Катя сбегала на угол, в лавчонку, но и водка не помогла старику: к ночи он горел.
Всю субботу Катя работала, не соображая, что она делает; мысли ее были дома: как там отец, не стало ли ему хуже. Вечером она собралась домой пораньше, — тетя Поля, узнав, что случилось, сама заторопила ее — иди, иди, чего ж ты тут прохлаждаешься? — и начала собирать пакет с какой-то снедью. Но тут вошла хозяйка.
— Ты что, уже уходишь? — недовольно сказала она. Катя пыталась объяснить ей, почему она торопится, но хозяйка не слушала. Она пожала плечами: ей-то до всего этого какое дело? — Ну что ж, если нужно — иди, — нетерпеливо оборвала она девушку. — Только завтра, пожалуйста, приди пораньше. У Игоря Вениаминовича день рождения, будут гости… Правда, приглашенных немного, время военное, но все-таки…
И вышла из кухни.
— Вот тебе и на! — огорченно покачала головой тетя Поля. — Ничего, Катюша, не поделаешь, придется прийти… Да что ж это она меня не упредила? Надо будет с утра на рынок отправляться.
Утром в воскресенье, еще затемно, Катя собралась на Садовую. Она приготовила отцу обед, убрала в комнате и в нерешительности остановилась возле постели старика:
— Я пойду?
— Иди, доченька, иди, — поспешно согласился Митрофан Степанович. — Мне малость легче — ничего, отлежусь…
Катя начала одеваться. Нехорошо, ох как нехорошо было у нее на душе…
Петербург был еще погружен в утренний полумрак. Падал мягкий, крупный снег; потеплело, и снежинки, не относимые ветром, осторожно ложились на оголенные ветви деревьев, на ступеньки парадных лестниц, на гранитный парапет. Живая белая сетка висела над городом.

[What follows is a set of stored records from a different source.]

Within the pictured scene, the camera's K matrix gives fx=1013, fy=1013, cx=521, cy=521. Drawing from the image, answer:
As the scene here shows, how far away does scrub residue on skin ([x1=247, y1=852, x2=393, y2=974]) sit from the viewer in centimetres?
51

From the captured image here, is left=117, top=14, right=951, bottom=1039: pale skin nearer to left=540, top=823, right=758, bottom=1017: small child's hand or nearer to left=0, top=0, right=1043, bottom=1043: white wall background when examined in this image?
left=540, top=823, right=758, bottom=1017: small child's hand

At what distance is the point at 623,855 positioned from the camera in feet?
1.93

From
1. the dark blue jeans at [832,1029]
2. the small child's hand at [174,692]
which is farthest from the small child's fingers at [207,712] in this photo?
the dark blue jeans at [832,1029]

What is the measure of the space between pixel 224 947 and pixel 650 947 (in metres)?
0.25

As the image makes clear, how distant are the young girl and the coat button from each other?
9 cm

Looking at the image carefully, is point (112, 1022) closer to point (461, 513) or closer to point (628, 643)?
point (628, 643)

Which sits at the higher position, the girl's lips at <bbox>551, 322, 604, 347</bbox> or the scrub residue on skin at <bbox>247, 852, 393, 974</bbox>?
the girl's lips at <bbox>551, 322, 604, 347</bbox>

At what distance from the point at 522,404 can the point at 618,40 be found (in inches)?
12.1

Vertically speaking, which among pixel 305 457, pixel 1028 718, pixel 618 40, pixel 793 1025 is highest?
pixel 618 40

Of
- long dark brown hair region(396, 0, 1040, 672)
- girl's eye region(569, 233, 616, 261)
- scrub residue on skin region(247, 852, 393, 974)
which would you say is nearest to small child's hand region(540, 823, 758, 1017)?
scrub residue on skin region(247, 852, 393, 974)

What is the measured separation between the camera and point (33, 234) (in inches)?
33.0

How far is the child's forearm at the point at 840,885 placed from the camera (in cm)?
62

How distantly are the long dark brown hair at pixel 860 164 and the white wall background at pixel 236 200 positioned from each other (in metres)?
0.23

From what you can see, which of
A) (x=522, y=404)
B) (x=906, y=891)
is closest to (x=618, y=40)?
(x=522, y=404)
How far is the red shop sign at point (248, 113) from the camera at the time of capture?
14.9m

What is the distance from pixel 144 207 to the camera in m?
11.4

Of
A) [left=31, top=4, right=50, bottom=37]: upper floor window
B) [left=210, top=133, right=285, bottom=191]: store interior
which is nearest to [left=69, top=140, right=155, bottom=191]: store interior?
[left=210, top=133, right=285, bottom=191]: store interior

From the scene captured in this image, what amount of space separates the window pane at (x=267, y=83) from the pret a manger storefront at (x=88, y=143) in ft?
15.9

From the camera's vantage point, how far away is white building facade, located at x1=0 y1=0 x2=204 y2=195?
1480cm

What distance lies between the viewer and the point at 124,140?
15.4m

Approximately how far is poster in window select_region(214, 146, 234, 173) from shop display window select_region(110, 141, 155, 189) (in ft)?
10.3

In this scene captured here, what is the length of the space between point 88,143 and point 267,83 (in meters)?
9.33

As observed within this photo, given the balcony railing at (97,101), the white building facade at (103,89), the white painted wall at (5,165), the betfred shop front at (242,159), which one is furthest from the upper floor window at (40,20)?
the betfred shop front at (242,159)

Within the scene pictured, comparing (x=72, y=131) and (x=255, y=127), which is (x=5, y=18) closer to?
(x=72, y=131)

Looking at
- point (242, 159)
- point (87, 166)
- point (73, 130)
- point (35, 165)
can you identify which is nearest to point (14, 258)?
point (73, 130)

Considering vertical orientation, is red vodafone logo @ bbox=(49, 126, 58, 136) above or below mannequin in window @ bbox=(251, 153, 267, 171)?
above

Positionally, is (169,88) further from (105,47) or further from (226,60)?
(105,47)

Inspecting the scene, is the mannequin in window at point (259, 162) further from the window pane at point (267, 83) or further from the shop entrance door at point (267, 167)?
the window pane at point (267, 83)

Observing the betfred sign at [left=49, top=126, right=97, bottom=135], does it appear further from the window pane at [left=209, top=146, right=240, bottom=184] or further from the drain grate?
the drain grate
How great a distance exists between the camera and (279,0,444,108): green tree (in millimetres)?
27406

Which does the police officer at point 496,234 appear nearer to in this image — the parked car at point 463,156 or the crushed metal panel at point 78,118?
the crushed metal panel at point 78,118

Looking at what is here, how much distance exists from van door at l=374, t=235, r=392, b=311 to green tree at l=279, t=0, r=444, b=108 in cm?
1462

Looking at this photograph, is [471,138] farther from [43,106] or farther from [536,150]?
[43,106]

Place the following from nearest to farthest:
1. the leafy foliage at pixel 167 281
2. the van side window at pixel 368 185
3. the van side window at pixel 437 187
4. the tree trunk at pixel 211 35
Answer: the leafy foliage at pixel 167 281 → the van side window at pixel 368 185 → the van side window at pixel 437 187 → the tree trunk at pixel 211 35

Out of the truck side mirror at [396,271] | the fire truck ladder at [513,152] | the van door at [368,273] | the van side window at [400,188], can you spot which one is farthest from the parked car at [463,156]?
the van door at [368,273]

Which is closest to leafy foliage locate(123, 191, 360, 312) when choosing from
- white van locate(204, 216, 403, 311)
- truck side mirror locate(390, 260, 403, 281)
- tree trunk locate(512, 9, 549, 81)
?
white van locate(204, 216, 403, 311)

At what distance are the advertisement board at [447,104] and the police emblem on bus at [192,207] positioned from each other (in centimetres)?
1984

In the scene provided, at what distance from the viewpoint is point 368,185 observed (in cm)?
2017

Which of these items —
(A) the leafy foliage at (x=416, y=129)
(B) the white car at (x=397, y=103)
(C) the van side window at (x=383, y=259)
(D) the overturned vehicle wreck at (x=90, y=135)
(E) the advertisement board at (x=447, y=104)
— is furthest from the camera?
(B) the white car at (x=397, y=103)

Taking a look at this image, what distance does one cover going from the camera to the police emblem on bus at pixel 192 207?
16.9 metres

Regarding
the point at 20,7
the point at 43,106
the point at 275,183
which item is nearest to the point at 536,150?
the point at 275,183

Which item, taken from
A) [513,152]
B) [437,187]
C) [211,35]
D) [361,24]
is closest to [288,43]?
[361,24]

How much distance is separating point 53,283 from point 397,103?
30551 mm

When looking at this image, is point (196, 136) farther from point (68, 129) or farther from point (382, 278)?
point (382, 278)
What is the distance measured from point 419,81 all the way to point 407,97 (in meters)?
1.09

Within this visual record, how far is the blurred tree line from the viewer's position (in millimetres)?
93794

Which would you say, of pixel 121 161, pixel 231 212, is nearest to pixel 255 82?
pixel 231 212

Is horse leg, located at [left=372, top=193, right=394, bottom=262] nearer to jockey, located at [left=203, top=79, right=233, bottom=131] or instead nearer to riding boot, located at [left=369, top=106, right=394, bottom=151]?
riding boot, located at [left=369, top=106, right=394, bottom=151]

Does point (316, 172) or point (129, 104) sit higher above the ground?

Второпях Катя не сразу заметила, что город сегодня выглядит как-то необычно, не по-воскресному возбужденно. Скрипели калитки, хлопали двери в подъездах, люди выходили на улицы семьями — мужчины, женщины, детишки; празднично одетые, они весело перекликались друг с другом, останавливались на мостовой, что-то горячо обсуждая. Чем ближе к Неве, тем людей становилось больше, и уже сплошной гул голосов заполнял улицы, и в этом гуле ничего нельзя было разобрать. Да Катя и не пыталась. Поглощенная мыслями об отце, она не придавала этому значения: идут — и ладно, а ей-то какое дело?
Неподалеку от Среднего проспекта ее окликнул веселый, звонкий девичий голос:
— Катюша, и ты с нами?
Катя оглянулась: Зоя! В старенькой шубейке с истертым заячьим воротником, в огромном пуховом платке и в стоптанных валенках, она тем не менее была на диво хороша и привлекательна — возбужденная, радостная, порозовевшая от мороза.
— Как же это ты все-таки решилась? — затормошила она подругу. — Ой, молодец какая!
— На что решилась? О чем ты говоришь? — не поняла Катя.
— Как, разве ты не с нами идешь?
— Куда?!
Но в это самое время кто-то закричал с крыльца:
— Становитесь по четыре!.. По четыре в ряд становитесь!..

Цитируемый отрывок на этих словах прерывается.